Now you are trying to build a Set containing 42 million 4-byte Int s. A Data.Set.Set has five overhead words for each element (constructor, size, left and right subtree pointer, element pointer), so Set will occupy about 0.94 gigabytes of memory (1.008 'metric' GB). But the process uses about half as much or less (garbage collection requires space, at least the size of a live heap).
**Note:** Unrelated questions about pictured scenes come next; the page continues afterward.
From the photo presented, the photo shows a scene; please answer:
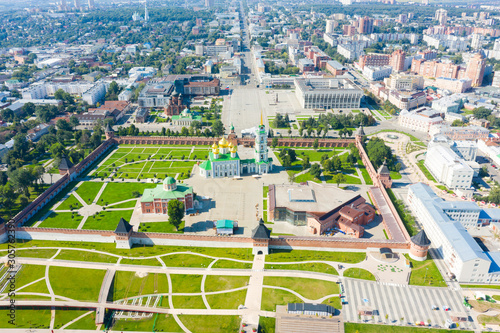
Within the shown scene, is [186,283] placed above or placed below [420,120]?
below

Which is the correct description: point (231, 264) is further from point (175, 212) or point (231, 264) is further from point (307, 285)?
point (175, 212)

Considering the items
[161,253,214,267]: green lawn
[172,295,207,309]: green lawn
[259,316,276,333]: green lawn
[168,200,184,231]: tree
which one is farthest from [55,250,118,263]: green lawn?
[259,316,276,333]: green lawn

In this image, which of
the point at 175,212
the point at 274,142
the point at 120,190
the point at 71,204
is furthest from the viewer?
the point at 274,142

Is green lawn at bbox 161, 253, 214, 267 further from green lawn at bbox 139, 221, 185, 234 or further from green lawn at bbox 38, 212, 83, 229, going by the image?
green lawn at bbox 38, 212, 83, 229

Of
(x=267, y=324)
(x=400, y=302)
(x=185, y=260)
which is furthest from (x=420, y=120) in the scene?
(x=267, y=324)

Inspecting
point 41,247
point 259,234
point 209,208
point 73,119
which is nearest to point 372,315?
point 259,234

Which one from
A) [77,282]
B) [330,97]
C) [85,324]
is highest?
[330,97]

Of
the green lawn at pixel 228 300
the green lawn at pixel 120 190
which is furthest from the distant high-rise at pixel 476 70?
the green lawn at pixel 228 300
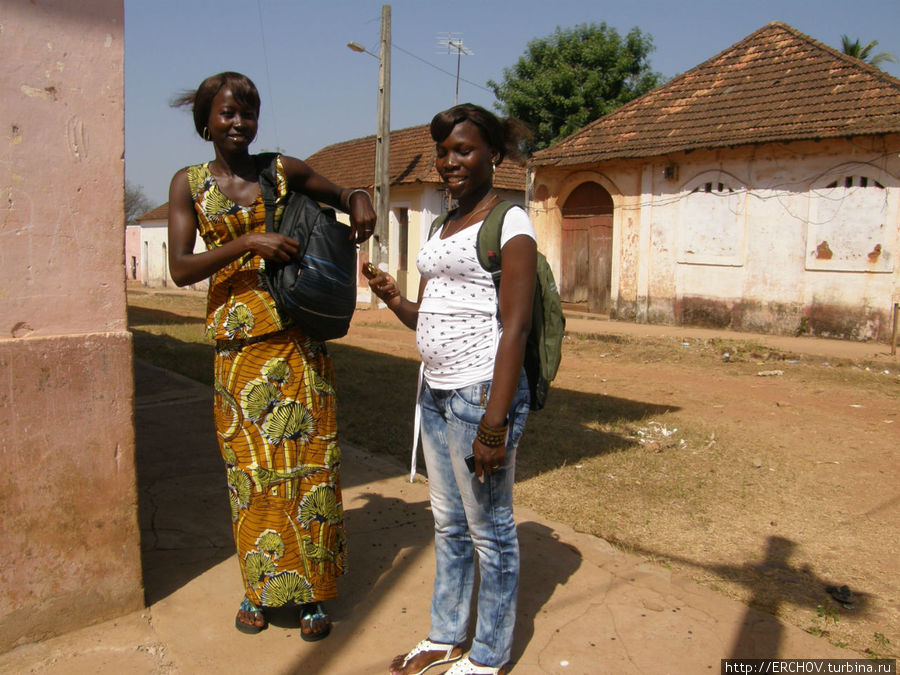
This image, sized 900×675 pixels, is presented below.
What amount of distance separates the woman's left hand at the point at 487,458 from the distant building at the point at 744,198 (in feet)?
37.6

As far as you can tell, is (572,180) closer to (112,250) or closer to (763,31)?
(763,31)

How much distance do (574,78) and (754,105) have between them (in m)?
11.2

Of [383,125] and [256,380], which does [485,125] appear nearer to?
[256,380]

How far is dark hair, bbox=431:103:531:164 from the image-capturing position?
2.35m

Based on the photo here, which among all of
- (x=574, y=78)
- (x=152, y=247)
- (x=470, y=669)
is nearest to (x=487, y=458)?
(x=470, y=669)

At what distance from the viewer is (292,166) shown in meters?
2.83

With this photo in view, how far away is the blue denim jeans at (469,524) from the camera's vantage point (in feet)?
7.72

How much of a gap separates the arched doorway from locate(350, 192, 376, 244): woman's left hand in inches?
542

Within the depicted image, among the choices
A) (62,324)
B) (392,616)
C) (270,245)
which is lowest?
(392,616)

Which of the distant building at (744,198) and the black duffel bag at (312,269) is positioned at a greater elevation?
the distant building at (744,198)

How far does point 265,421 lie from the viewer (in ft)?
8.73

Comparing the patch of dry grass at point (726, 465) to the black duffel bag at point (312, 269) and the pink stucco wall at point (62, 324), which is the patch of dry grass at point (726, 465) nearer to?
the black duffel bag at point (312, 269)

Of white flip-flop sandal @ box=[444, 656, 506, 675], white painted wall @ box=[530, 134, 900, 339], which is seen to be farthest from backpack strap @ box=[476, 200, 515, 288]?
white painted wall @ box=[530, 134, 900, 339]

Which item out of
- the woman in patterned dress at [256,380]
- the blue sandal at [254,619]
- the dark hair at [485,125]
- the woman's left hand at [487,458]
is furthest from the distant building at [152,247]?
the woman's left hand at [487,458]
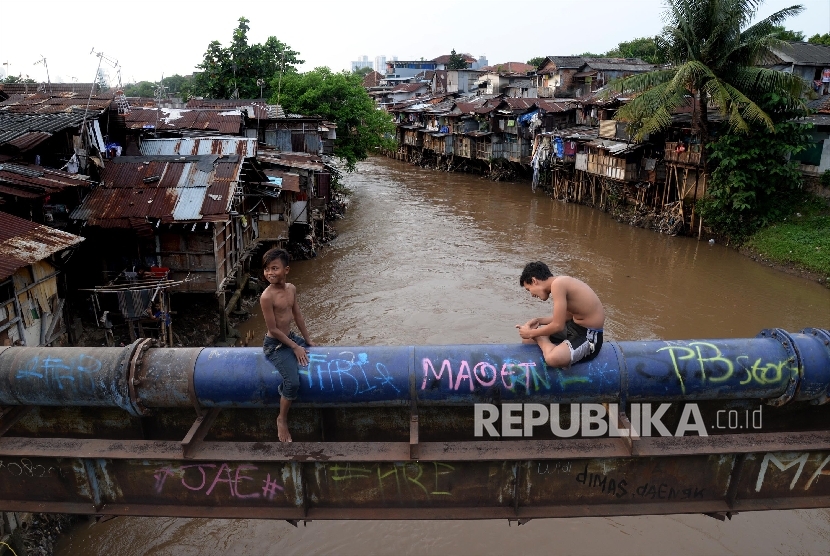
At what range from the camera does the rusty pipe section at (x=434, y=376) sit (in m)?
4.85

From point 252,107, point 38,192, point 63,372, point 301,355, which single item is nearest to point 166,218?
point 38,192

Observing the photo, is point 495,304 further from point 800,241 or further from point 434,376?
point 434,376

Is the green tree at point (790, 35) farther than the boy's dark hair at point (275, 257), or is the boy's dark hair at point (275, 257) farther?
the green tree at point (790, 35)

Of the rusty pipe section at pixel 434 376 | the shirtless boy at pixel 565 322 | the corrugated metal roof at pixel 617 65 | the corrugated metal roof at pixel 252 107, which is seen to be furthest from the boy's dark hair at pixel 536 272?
the corrugated metal roof at pixel 617 65

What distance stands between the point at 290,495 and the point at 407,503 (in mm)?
1054

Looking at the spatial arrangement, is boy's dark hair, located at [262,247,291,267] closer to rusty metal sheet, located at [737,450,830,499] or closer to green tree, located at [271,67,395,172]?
rusty metal sheet, located at [737,450,830,499]

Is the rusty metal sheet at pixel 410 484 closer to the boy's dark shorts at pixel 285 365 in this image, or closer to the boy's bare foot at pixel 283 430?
the boy's bare foot at pixel 283 430

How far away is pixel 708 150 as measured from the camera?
22750 millimetres

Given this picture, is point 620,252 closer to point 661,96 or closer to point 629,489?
point 661,96

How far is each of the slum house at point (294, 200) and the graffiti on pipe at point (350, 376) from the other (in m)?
12.8

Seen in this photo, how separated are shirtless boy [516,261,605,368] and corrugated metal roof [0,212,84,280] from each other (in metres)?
7.31

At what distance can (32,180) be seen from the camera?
10406mm

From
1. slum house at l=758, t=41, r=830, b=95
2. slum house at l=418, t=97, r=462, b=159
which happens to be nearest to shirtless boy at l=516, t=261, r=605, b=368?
slum house at l=758, t=41, r=830, b=95

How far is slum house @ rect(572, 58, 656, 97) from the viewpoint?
3938 cm
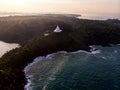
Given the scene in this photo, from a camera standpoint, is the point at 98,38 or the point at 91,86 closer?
the point at 91,86

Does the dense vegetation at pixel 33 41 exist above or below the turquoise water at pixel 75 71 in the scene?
above

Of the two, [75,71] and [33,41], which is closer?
[75,71]

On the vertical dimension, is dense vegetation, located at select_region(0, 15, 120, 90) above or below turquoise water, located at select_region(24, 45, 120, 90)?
above

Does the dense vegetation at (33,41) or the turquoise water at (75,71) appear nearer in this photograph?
the turquoise water at (75,71)

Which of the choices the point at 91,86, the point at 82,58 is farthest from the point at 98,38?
the point at 91,86

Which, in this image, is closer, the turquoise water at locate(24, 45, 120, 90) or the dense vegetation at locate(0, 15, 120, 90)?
the turquoise water at locate(24, 45, 120, 90)

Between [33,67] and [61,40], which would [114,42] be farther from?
[33,67]

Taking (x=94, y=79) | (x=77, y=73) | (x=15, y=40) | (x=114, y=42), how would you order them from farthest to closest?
(x=15, y=40) → (x=114, y=42) → (x=77, y=73) → (x=94, y=79)

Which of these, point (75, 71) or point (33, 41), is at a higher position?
point (33, 41)
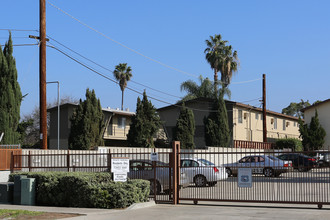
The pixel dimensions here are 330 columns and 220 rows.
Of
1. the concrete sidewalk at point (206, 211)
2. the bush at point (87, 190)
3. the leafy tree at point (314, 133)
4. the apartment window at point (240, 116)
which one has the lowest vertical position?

Running the program on my 64-bit Linux, with an input of 21000000 (to compensate for twice as many Int and pointers), I get
$ ./mem +RTS -s -RTS 21000000 min: 0 max: 21000000 31,330,814,200 bytes allocated in the heap 4,708,535,032 bytes copied during GC 1,157,426,280 bytes maximum residency (12 sample(s)) 13,669,312 bytes maximum slop 2261 MB total memory in use (0 MB lost due to fragmentation) Tot time (elapsed) Avg pause Max pause Gen 0 59971 colls, 0 par 2.73s 2.73s 0.0000s 0.0003s Gen 1 12 colls, 0 par 3.31s 10.38s 0.8654s 8.8131s INIT time 0.00s ( 0.00s elapsed) MUT time 12.12s ( 13.33s elapsed) GC time 6.03s ( 13.12s elapsed) EXIT time 0.00s ( 0.00s elapsed) Total time 18.15s ( 26.45s elapsed) %GC time 33.2% (49.6% elapsed) Alloc rate 2,584,429,494 bytes per MUT second Productivity 66.8% of total user, 45.8% of total elapsed
but top only tells 1.1g about memory usage - top and, apparently, the task manager, only reports a live heap.
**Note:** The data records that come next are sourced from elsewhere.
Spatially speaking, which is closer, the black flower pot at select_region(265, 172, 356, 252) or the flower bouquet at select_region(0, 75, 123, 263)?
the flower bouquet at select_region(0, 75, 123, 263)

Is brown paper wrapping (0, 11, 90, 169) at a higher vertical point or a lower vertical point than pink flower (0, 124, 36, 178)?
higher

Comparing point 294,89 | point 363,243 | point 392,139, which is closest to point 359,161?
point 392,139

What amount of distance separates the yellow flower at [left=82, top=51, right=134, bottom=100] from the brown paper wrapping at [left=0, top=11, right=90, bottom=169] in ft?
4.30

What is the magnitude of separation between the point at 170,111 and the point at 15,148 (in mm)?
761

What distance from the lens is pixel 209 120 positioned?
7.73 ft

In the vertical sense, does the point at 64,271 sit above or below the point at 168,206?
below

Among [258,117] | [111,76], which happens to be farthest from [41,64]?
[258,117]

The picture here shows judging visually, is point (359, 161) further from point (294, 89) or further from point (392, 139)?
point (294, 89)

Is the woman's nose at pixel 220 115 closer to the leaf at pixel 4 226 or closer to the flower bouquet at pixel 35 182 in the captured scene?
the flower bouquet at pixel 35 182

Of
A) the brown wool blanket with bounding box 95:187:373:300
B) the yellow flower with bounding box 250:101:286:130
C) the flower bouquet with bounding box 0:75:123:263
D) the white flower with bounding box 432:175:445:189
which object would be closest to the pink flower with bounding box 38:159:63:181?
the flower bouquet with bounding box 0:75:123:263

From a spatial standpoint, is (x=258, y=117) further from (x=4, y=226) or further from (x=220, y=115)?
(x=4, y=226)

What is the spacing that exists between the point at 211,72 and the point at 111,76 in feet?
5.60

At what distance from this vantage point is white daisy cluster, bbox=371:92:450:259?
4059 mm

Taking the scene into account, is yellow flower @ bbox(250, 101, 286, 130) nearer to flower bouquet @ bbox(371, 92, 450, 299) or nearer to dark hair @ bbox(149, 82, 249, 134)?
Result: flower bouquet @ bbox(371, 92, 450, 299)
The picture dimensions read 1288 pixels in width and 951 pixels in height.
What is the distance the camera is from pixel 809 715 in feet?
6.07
So, it seems that IMAGE_FILE_LARGE_ADDRESS_AWARE not installed, your process is limited to a 2 GB address space, and 42 million Set needs more than this - unless you specify a maximum or suggested heap size that is smaller:
$ ./mem +RTS -s -M1800M -RTS 21000000 min: 0 max: 21000000 31,330,814,200 bytes allocated in the heap 3,551,201,872 bytes copied during GC 1,157,426,280 bytes maximum residency (12 sample(s)) 13,669,312 bytes maximum slop 1154 MB total memory in use (0 MB lost due to fragmentation) Tot time (elapsed) Avg pause Max pause Gen 0 59971 colls, 0 par 2.70s 2.70s 0.0000s 0.0002s Gen 1 12 colls, 0 par 4.23s 4.85s 0.4043s 3.3144s INIT time 0.00s ( 0.00s elapsed) MUT time 11.99s ( 12.00s elapsed) GC time 6.93s ( 7.55s elapsed) EXIT time 0.00s ( 0.00s elapsed) Total time 18.93s ( 19.56s elapsed) %GC time 36.6% (38.6% elapsed) Alloc rate 2,611,793,025 bytes per MUT second Productivity 63.4% of total user, 61.3% of total elapsed
Setting the maximum heap size below what it will use in a natural way, in fact allows it to accommodate a little more space needed for Set , at the price of a slightly longer GC time and offering a heap size of -H1800M allows only
1831 MB total memory in use (0 MB lost due to fragmentation)
So, if you specify a maximum heap size below 2 GB (but big enough for Set fit), it should work.